NORWAY — With the delta variant of COVID-19 currently responsible for almost every reported case of the virus, providers are eyeing Oct. 1, the date that Gov. Janet Mills set as the deadline for all health care workers in Maine be vaccinated by.

Cathleen Abate, left, a registered nurse at Stephens Memorial Hospital, was the first employee to be vaccinated against COVID-19. Photo courtesy of Stephens Memorial Hospital

According to SMH’s Chief Medical Officer Dr. Ryan Knapp, by mid-August more than 80% of the hospital’s care team had been vaccinated anyway.

“At this time we are focused on educating our unvaccinated colleagues on the safety and effectiveness of the COVID-19 vaccines, answering their questions and making it simple and easy as possible to get their shots ahead of the Oct. 1 deadline set by the state,” Knapp said in an email statement to the Advertiser Democrat, noting that MaineHealth had already announced its mandatory vaccination policy before the state directive was made. “While we recognize this is a difficult decision for some of our remaining unvaccinated care team members we do anticipate the majority will ultimately make the choice to vaccinate. We have already seen several care team members get their first dose of the vaccine.”

The mandate is currently being challenged in court in a case filed by nine anonymous plaintiffs against Maine officials as well as five Maine health care systems. Some health care groups have asked for extensions of the Oct. 1 deadline.

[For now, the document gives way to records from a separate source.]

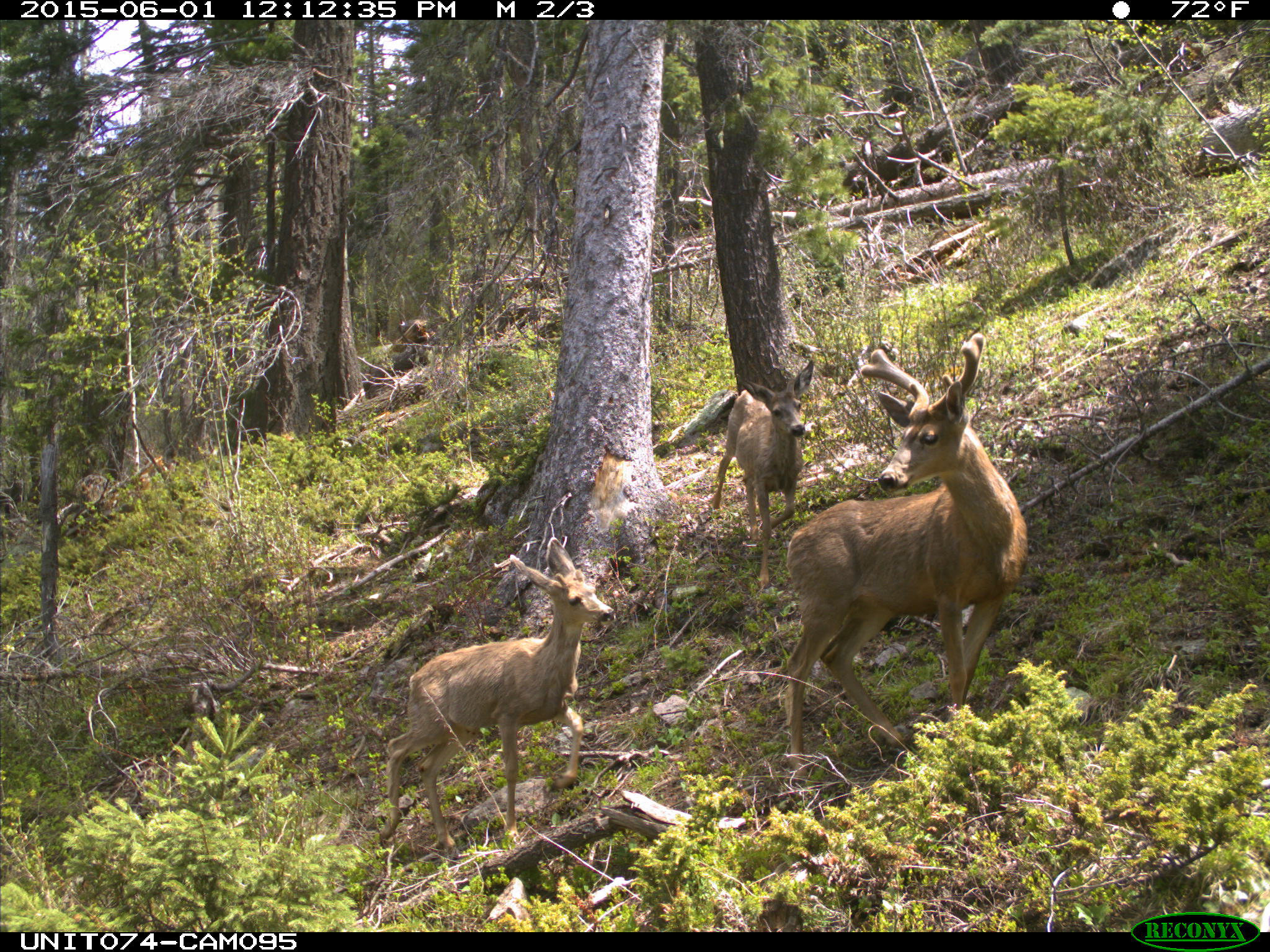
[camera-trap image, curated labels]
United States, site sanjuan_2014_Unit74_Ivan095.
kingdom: Animalia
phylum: Chordata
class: Mammalia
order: Artiodactyla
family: Cervidae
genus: Odocoileus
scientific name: Odocoileus hemionus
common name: mule deer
Odocoileus hemionus (mule deer).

One department manager of a local health care provider, who asked not to be named, confirmed the approach, saying that 85% of their staff were vaccinated before the state mandate was announced Aug. 12.

“I understand the angst some feel about it,” they told the Advertiser. “People deserve the choice, but we’ve seen that the vaccine is safe. I think most probably will, but even if anyone decides to leave (over the mandate) I don’t expect it to cause any problems for us” as far as staffing.

“People should get vaccinated,” said Tony Simpson, a physician’s assistant the Maine Orthopedic Center in Norway. Simpson also serves on a federal disaster medical assistance team and has treated COVID patients in several states since the pandemic began. “It’s not just a responsibility to yourself but to those around you. The question, do we have less chance of passing the virus onto other people if we are vaccinated? Yes, although with the Delta variant they say that’s not the complete case at the moment.

“It’s a difficult situation. Should you mandate vaccinations? They mandated the past couple of years that people get the flu vaccination, those who do not have to wear a mask when working in hospitals.”

The Advertiser Democrat interviewed anonymously two health care workers in downtown Norway last week. One confirmed she had been vaccinated, the other declined to answer. Neither felt there would be much of an impact at their facility, with one stating that staff knows it is important to keep patients – especially the elderly and unvaccinated youth – safe.

“The vaccines are proven safe; we have a full year of data from the clinical trials and almost 200 million Americans have received a COVID-19 vaccination,” wrote Knapp. “In addition, the vaccines are very effective, and are preventing hospitalizations and health complications with COVID-19. To protect our colleagues, families, patients and communities, we believe it is critically important that all care team members be vaccinated and encourage all Mainers to please, get your COVID-19 vaccination.”